I suspect the problem with the Data Discman was weak multimedia capabilities, compared to the what can fit on a CD-ROM, in either its API or what the hardware could push. If the software of the Data Discman had been more like Microsoft Encarta, it might have wowed people.

haunterJan 25, 2026, 7:11 PM
I actually love to get something like this as a dedicated Wikipedia device. Text only Wikipedia is 25.90 GB atm [0] so a dirt cheap 32GB microSD would be more than enough. Maybe an old ebook reader

0, https://meta.wikimedia.org/wiki/Data_dump_torrents#English_W...

layer8Jan 26, 2026, 1:40 AM
You can run Kiwix [0] on a tablet with an offline copy of Wikipedia.

[0] https://en.wikipedia.org/wiki/Kiwix

SynaesthesiaJan 25, 2026, 8:20 PM
You used to be able to have the entirety of Wikipedia on an iPod. Back when the entire text was 4gb.

But I mean considering Wikipedia pages are so small, and Internet so cheap. Why?

hahahahhaahJan 26, 2026, 6:48 AM
One of those may be useful in say Iran RN.
ashleynJan 25, 2026, 8:37 PM
Internet censorship is more of a reality and a problem than it felt at the dawn of the age of cheap wireless broadband. I can certainly see the value in local wikipedia copies if internet blocks, age gates, etc need to be contended with.
moralestapiaJan 25, 2026, 8:40 PM
That, with a quick local LLM, damn that'd be good!
giantrobotJan 25, 2026, 3:27 PM
I have not one but two Data Discmans, unfortunately neither works. I believe both need to be re-capped and disassembling them (correctly) is a bigger task than I'm interested in at the moment. I'm going to have to see if I can get the emulator running and try out the discs I have.

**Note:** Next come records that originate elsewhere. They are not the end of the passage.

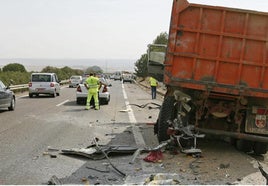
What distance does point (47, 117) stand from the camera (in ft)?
50.6

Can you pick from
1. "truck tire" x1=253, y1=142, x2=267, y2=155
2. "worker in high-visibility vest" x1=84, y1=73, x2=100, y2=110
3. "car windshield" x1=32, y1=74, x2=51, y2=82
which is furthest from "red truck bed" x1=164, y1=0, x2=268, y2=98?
"car windshield" x1=32, y1=74, x2=51, y2=82

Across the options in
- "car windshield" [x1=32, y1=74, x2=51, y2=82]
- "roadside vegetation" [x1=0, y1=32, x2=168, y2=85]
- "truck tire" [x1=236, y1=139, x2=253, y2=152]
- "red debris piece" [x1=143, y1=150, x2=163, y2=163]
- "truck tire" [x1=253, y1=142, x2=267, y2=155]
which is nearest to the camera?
"red debris piece" [x1=143, y1=150, x2=163, y2=163]

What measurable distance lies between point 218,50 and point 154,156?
7.54ft

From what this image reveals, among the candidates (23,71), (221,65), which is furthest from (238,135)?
(23,71)

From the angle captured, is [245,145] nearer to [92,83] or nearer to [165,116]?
[165,116]

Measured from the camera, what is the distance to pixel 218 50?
835cm

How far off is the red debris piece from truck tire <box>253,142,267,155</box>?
2.33 m

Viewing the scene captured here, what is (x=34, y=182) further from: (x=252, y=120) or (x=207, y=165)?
(x=252, y=120)

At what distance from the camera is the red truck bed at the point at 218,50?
27.0 ft

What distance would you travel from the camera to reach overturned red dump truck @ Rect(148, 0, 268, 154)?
325 inches

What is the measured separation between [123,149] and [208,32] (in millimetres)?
2807

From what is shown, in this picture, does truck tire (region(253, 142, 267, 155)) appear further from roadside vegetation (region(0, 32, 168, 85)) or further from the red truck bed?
roadside vegetation (region(0, 32, 168, 85))

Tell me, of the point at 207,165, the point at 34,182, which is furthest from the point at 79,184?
the point at 207,165

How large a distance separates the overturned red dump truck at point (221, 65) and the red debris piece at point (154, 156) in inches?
34.7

The Data Discman fascinated me ever since I first saw mention of it in a magazine. This was the early 90s so CDs were still Brobdingnagian compared to other storage media at the time. A portable device that could carry an encyclopedia? Amazing! To me at the time they were a Star Trek technology made real.

As an aside I still love Sony's consumer electronics industrial design from the 90s. It was a great intersection of functional and attractive.

akaiteaJan 25, 2026, 8:28 PM
me too! somehow in my retro computing/gadget collecting I ended up with two Data Discmans, a DD-8 and a DD-10BZ, they both work fine and the DD-10 is complete in original box as well.

There is authoring software available at http://www.robotsandcomputers.com/computers/dd8h.htm to create compatible CDRs full of books assuming you can find some blank Mini CD-Rs or CD-RWs.

neat devices, Sony was always ahead of the time

giantrobotJan 25, 2026, 8:37 PM
I haven't seen that authoring software before. Now I need to try it. Now you've done it, made me want to replace the caps on my units!
WillAdamsJan 25, 2026, 4:59 PM
If memory serves, they have a notable mention in the Niven-Pournelle novel _Fallen Angels_.